Vale’s dam burst
The Vale disaster impacted the iron ore markets, as it announced it would decommission several projects, and the Brazilian court ordered it to suspend some of its operations. This resulted in a loss of volumes, and as a result, iron ore prices zoomed above $100 per ton. You can read Why Iron Ore Prices Could Have more Upside after Breaching $100 for more on this.
Iron ore prices soar
Out of the production taken out by Vale, a significant proportion of iron ore pellets was also impacted, which is Cleveland-Cliffs’ (CLF) main product in the US market. During Cleveland-Cliffs’ Q1 conference call, CEO Lourenco Goncalves said, “Several people directly or indirectly involved with the industry initially believed that the lost production in Brazil would not be meaningful and would be easily replaced or brought back online. That did not happen and will not happen.”

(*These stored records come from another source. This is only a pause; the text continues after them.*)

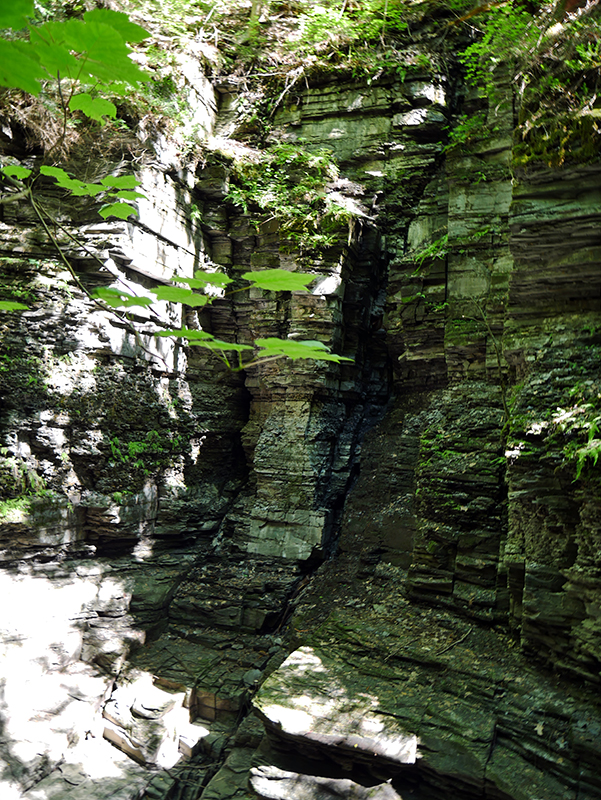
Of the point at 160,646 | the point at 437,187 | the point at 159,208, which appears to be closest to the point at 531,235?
the point at 437,187

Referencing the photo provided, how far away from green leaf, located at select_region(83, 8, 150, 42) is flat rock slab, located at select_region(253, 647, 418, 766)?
5249 millimetres

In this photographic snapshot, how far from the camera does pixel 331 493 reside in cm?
827

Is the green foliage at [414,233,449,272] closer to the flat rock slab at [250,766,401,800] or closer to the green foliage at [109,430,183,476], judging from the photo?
the green foliage at [109,430,183,476]

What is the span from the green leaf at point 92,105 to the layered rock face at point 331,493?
4110 millimetres

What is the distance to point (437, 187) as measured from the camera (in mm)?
8406

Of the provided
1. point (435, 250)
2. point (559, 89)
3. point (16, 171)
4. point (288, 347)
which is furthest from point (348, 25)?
point (288, 347)

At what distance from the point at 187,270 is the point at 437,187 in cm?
439

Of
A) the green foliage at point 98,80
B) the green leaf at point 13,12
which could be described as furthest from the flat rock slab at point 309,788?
the green leaf at point 13,12

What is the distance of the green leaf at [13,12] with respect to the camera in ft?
3.49

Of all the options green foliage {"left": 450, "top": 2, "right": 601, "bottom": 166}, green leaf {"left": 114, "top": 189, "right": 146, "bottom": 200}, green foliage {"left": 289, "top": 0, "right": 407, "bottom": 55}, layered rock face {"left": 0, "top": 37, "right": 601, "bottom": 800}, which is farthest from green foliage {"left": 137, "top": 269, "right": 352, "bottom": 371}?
green foliage {"left": 289, "top": 0, "right": 407, "bottom": 55}

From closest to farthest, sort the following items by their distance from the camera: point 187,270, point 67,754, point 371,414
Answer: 1. point 67,754
2. point 187,270
3. point 371,414

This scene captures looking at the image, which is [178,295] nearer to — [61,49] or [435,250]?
[61,49]

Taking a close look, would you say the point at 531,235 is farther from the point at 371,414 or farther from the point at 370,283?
the point at 371,414

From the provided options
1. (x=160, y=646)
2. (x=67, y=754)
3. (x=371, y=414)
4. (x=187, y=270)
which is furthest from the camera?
(x=371, y=414)
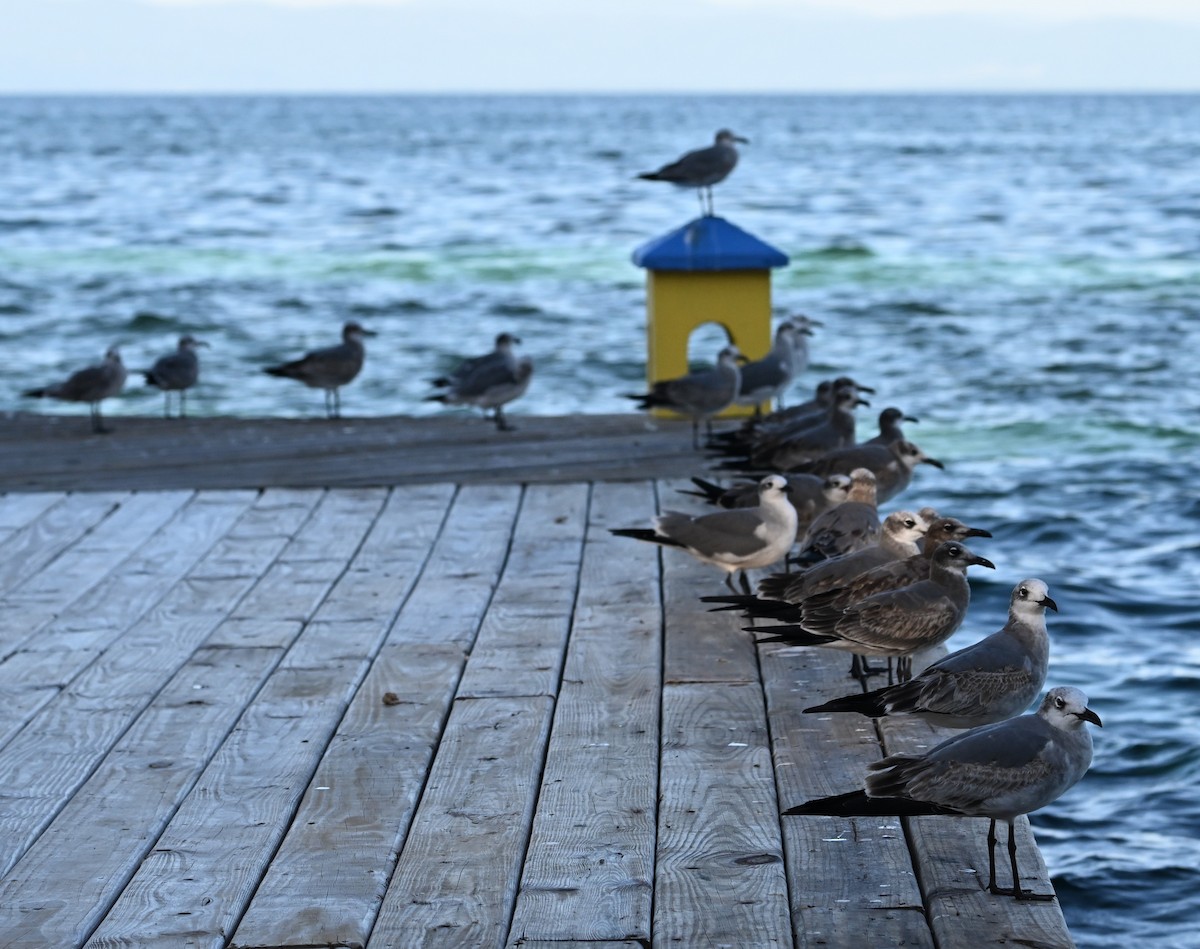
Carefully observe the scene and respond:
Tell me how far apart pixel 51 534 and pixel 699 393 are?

Goncalves doesn’t see a short or a medium-term solution to these disruptions and expects iron ore prices and pellet premiums to gain even more and stay high for awhile as a result.
Steel prices expected to gain
In addition to seaborne iron ore prices, Goncalves also thinks that steel prices could improve as the new normal in the market gets established.
Seaborne iron ore exporters including BHP Billiton (BHP), Vale (VALE), and Rio Tinto (RIO) form more than two-thirds of the total seaborne iron ore supply. Due to the supply tightness and Chinese steel demand, these miners are reaping the benefits of higher iron ore prices. If steel prices also soar as predicted by Goncalves, domestic steel players AK Steel (AKS) and U.S. Steel (X) could have windfall gains.